The Government have not seen a success. Where we have seen tariffs imposed on the economy, the Government have not reduced them. There is a competitive disadvantage as a result of what we are seeing in the global economic climate. When Labour governs, Britain suffers.
There are two fundamental macroeconomic problems facing this country. One is productivity, and the second is mass immigration, which has displaced investment in domestic skills. The Budget did nothing about those, and yet the tax system could be used to address both.
Order. The right hon. Gentleman is very experienced. He should have been here at the start of the debate if he wanted to intervene.
I thank the hon. Member for giving way.

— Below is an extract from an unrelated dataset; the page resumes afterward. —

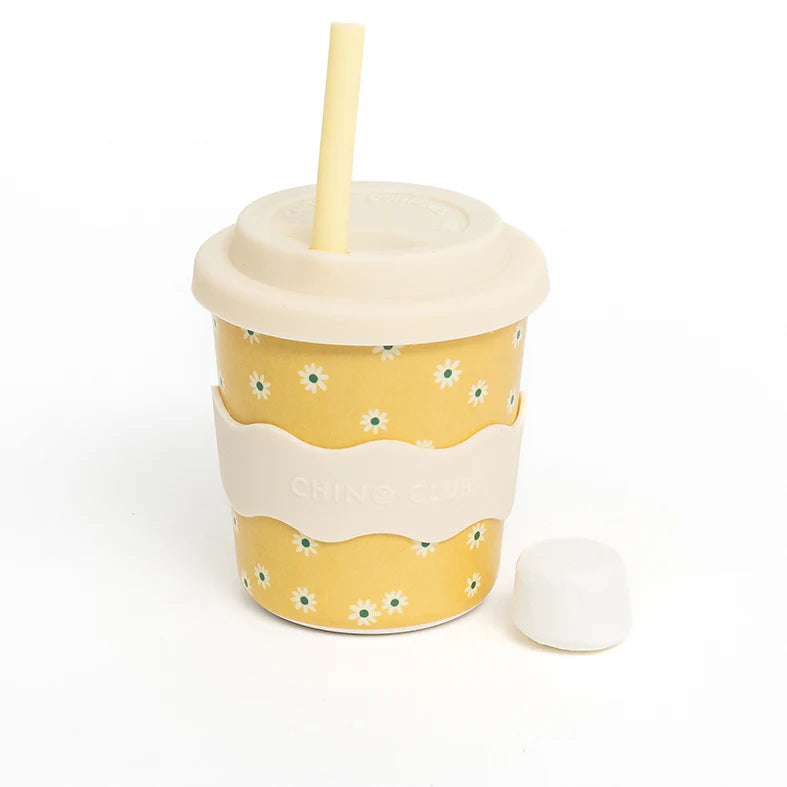 CHINO CLUB - YELLOW DAISY KIDS KEEP CUP  8oz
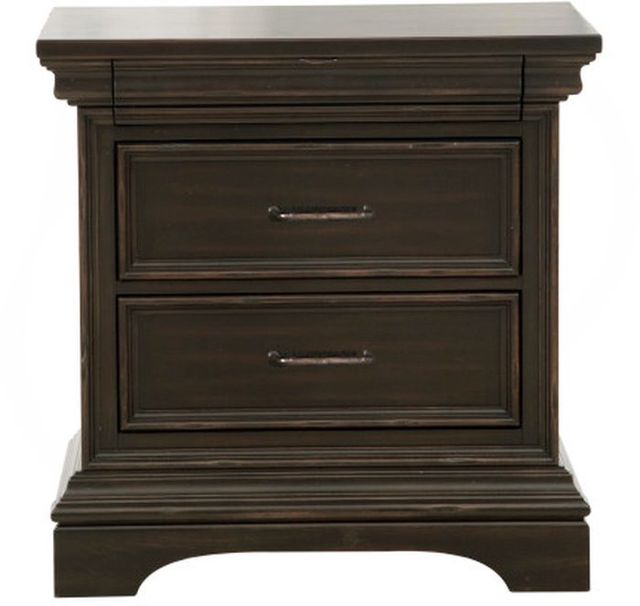 Pulaski™ Caldwell Deep Brown Nightstand-1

He is the third consecutive Conservative Member to stand up and speak, but I have yet to hear what proposals his party wants to bring in to raise revenue or what services it wants to cut. In my contribution, I made a conscious effort to set out three constructive proposals for the Treasury to consider, and I challenged Conservative Members because there was a dearth of—
I am sure that the Government Whips were watching the hon. Gentleman and making a note that he will be in line for a job, and I saw the Minister quaking in his boots at the thought of those bizarre recommendations. The point is that the Labour Government do not realise that all these tax increases are hitting the many hard-working businesses across every constituency represented in this House. Shame on the Government for bringing them forward.
No matter how elaborate the rain dance or how impressive the Government press releases, growth will not come, precisely because of the decisions that the Chancellor has taken. We need a reset; we need a new direction; we need to limit spending so that we can cut tax, not consistently raise it. Until the Government realise that, I am afraid for all the family businesses up and down the country, which are being penalised time and again by this Labour Government.
Hard-working families and business owners in Bognor Regis, Littlehampton and our villages are feeling the squeeze as never before. Labour stood on a manifesto promise not to raise taxes for hard-working people, yet at the very first opportunity, in the autumn Budget, they raised employers’ national insurance. This is a tax on job security and job creation. It is a tax on growth and a tax on ambition.
The jobs tax—one of the Chancellor’s flagship failures—has wrecked business confidence. It has made it more expensive to hire workers, stagnated the jobs market and threatens countless job losses and business closures. It falls on top of the Employment Rights Bill, which signals the return of 1970s-style employment laws that will further stifle growth, as well as the family business tax, higher business rates and higher wage bills. In small coastal towns like Bognor Regis and Littlehampton, where over 90% of local businesses have fewer than 10 employees, every cost increase and every job loss is keenly felt. Across our constituency, families, small businesses, hospices such as St Wilfrid’s and charities at the heart of our communities face an impossible position.
In their short time in government, Labour has become the party of taxation. The Chancellor has backed herself into a corner, and more tax hikes are undoubtedly on the horizon. That is why I thank the Leader of the Opposition for tabling this important motion. Working people in Bognor Regis and Littlehampton and the businesses, charities and hospices that employ them need to be defended from this Government’s tax raids, and that is what I intend to do—to stand up for the people of Bognor Regis and Littlehampton today, tomorrow and throughout this Parliament.